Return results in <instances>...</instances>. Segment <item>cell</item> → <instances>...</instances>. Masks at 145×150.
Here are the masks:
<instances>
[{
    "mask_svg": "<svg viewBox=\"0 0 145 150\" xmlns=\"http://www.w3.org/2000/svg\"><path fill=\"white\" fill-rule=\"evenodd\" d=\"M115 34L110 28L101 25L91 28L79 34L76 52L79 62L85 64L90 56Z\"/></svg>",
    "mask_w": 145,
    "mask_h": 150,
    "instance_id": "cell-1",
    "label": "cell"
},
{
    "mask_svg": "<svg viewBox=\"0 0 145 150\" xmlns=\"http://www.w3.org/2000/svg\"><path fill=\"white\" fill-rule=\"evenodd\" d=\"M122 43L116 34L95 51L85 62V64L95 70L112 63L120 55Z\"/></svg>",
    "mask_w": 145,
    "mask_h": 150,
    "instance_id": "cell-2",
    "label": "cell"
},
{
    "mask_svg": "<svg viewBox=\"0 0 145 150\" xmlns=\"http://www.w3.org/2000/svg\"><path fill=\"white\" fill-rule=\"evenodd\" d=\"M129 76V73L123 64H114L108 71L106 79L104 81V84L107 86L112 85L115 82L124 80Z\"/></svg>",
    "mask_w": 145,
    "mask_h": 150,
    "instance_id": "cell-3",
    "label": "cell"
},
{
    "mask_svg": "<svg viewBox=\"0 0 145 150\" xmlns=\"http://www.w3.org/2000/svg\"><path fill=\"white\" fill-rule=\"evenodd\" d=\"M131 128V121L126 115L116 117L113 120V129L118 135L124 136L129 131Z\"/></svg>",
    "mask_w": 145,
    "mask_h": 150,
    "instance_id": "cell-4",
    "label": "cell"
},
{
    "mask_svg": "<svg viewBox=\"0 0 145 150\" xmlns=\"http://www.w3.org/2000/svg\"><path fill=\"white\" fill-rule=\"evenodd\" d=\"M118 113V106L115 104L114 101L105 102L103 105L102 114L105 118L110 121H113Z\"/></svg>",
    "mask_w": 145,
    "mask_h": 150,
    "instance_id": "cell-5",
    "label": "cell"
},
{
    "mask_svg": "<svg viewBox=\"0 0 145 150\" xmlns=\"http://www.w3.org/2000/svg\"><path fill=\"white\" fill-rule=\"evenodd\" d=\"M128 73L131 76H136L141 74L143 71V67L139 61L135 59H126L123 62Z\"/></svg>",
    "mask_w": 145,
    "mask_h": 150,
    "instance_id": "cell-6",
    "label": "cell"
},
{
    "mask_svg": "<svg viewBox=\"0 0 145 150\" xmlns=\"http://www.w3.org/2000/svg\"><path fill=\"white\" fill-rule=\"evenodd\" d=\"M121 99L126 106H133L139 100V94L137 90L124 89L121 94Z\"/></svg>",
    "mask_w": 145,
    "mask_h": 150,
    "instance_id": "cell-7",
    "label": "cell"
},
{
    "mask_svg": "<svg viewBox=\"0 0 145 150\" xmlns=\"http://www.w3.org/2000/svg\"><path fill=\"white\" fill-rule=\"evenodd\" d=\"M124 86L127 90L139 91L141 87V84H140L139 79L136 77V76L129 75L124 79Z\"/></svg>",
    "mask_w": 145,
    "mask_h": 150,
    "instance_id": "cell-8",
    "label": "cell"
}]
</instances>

──────

• Aim of the task
Matching case exactly, how many lines of the items above contain the string "instances"? Reply with the number alone.

• Answer to the problem
3